Many thanks for your help!
Yes, I recommend smoothing because this will reduce the discreteness associated with accuracies, but is still valid insofar as you believe information to be not only tied to individual voxels but to regions (which you assume with searchlights anyway). This is helpful for standard t-tests to get more normally-distributed accuracies, but it can also help in case you have only a limited number of discrete accuracy bins (e.g. for 10 samples 0 0.1 0.2 … 1) which can lead to overly conservative permutation statistics without smoothing.
This might be an issue with SPM. I would check that the group mask contains only voxels that are present in all participants.
Oh, they weren’t written as a default? Hmm. Let me know if you go with the .mat files. I’m a little busy right now (sorry!), but if you need the .nii files, I’m more than happy to guide you there!
Thank a lot for your response.
I will checked that mask again, I think the problem could be that I was derived from an analysis where I used smoothed single subject data for group level stats.
Concerning, the prevalence statistics, I just discussed the pipeline with a colleauge and he was a bit puzzled by the fact that I would be needd to smooth the permutation data of every participant for every permutation, but maybe that was not what you meant. I am sorry that I have to ask for clarification concerning the pipeline again.
Was this the pipeline you recommended?
(1) Decoding (searchlight)
on normalized unsmooted data
(2) Permutation (searchlight)
on the same normalized unsmooted data
(4) smoothing of the decoding data per participant / and for every participant for every single permutation?
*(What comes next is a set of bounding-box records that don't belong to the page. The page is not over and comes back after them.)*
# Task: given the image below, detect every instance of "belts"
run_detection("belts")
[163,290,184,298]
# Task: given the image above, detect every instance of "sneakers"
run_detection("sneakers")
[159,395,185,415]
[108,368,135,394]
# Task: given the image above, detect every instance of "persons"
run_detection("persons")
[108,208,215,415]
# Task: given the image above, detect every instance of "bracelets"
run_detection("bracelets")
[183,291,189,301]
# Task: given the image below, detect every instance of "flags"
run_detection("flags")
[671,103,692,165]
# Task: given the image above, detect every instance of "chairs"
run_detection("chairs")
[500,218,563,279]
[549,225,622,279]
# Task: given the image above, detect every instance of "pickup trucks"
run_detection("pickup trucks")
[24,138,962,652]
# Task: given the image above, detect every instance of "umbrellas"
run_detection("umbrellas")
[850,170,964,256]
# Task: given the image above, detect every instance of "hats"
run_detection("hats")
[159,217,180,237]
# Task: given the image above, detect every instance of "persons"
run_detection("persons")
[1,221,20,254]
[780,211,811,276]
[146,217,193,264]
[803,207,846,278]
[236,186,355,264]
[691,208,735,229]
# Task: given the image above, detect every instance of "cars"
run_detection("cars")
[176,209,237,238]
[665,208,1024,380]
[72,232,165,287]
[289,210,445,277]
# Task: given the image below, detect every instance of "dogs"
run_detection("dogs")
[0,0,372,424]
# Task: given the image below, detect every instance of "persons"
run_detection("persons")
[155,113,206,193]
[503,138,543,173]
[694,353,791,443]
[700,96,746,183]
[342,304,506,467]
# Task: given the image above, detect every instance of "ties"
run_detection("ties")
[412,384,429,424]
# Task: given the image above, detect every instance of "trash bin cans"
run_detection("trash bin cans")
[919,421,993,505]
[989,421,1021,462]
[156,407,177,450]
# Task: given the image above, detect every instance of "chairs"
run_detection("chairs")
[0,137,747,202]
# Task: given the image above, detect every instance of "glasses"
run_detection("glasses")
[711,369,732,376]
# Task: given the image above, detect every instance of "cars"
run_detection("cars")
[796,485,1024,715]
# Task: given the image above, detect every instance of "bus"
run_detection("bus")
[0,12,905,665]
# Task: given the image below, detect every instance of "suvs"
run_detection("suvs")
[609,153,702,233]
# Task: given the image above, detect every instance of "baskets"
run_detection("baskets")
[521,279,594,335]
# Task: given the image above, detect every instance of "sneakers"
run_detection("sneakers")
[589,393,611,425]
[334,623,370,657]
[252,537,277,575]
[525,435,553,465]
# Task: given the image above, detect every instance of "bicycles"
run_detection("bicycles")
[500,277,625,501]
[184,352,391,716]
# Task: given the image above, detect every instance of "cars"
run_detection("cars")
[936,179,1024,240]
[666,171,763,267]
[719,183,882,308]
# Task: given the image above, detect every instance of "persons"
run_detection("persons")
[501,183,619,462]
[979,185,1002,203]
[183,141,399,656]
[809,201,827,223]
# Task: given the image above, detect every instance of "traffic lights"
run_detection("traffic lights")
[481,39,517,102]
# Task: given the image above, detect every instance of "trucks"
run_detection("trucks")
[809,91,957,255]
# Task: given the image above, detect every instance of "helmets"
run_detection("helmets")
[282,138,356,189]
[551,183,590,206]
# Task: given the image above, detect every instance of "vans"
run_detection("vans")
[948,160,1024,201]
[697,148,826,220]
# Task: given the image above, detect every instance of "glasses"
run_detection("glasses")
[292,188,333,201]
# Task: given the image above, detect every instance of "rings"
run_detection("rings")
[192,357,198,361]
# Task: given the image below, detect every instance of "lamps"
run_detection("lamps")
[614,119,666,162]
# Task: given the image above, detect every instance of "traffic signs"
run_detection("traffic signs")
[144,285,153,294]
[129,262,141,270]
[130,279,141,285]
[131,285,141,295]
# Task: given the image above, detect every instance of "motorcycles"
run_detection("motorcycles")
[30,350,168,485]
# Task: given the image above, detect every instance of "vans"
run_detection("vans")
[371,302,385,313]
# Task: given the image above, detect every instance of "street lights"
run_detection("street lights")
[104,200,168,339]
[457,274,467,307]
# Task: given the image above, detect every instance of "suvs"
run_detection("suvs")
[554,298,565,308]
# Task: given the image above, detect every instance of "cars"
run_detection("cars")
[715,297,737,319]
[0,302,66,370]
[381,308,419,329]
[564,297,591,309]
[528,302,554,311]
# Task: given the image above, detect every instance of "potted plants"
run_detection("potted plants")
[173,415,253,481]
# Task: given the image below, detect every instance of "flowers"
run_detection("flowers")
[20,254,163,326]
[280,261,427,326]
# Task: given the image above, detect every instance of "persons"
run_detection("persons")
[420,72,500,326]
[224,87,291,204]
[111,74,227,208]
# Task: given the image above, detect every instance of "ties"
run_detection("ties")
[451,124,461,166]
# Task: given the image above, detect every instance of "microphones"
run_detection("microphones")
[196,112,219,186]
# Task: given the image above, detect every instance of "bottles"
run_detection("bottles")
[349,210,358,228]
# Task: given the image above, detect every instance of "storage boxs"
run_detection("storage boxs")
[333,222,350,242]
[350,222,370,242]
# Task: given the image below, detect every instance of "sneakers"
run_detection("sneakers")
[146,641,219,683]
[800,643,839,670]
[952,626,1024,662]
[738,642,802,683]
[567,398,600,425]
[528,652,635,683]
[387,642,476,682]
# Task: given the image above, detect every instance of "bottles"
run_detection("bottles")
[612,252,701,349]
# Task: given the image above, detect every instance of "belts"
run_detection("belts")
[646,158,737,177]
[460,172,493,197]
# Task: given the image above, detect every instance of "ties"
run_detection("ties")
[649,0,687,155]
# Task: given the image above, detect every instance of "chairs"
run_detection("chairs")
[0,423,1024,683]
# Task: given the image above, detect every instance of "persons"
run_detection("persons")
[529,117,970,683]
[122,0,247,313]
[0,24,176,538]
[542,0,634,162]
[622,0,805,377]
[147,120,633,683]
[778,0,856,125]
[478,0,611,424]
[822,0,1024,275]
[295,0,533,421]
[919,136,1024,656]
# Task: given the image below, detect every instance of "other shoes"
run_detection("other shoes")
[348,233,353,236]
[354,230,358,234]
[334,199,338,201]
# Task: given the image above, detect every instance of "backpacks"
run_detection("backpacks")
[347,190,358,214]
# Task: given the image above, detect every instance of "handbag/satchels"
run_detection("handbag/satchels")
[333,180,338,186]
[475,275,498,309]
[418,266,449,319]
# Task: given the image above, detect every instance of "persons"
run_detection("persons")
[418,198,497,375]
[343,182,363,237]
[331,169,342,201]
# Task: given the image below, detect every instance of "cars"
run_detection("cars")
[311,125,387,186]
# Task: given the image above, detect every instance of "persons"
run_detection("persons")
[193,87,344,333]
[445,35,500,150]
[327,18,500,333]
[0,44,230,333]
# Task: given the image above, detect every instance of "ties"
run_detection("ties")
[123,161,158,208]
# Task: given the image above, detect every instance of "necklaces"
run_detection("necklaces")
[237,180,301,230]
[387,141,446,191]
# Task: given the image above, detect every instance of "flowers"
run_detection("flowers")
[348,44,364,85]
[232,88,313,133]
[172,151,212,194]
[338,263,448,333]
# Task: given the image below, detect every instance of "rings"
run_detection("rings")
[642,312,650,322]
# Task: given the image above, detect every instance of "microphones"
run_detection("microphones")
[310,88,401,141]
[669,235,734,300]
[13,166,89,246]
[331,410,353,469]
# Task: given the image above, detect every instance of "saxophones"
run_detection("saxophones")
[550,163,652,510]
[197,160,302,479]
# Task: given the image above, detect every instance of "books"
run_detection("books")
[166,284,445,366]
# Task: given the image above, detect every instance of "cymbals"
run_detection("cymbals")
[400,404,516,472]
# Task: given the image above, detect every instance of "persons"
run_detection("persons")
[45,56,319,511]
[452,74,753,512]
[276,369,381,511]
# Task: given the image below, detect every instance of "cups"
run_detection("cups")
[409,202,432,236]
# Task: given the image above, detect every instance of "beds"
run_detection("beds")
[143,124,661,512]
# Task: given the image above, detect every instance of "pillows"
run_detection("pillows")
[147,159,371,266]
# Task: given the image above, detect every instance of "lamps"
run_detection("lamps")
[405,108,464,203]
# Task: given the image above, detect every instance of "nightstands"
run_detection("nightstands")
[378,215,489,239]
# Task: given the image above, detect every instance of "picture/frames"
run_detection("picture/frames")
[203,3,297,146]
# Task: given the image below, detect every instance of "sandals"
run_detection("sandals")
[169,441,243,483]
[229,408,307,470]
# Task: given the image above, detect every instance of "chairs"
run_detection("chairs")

(5) Prevalence group level analysis
on smoothed decoding data and smoothed permutation data
Many thanks for your help!
Yes, this is the pipeline (with one exception, see below). Regarding step (4) I generally recommend smoothing searchlight accuracy maps for statistical reasons (improves local estimates of accuracy, reduces effect of inaccuracies in spatial normalization between participants, and for random field theory approaches makes results more consistent with the assumptions). If you smooth your main results, this means you would have to smooth permutation-based accuracy maps, as well.
You could also contact Carsten Allefeld, who wrote the original paper.
I generally recommend first running a searchlight analysis and then normalizing and smoothing results. The main reason is that it’s typically a lot faster (because you have fewer voxels to consider before normalization). Other than that the order shouldn’t affect results much, so if you already have your volumes, then you are good.
One thing to bear in mind with prevalence inference that I’m currently pondering on: It’s a valid inference approach for group-level analyses in MPVA, but it means your conclusions rest on the assumption that you have “good” subjects. If you have bad subjects, they may not carry an effect, not because it is not there but because they are too noisy. That, in turn, will affect your estimate of the percentage of participants carrying an effect. I think this is worth considering, because it affects your conclusions. In other words, it’s worth discussing whether setting gamma = 0.5 (i.e. at least 50% of the participants carry an effect) is the only way to do prevalence inference. Ultimately, the prevalence criterion is a subjective choice that you would need to justify. Happy to hear other thoughts on this, though.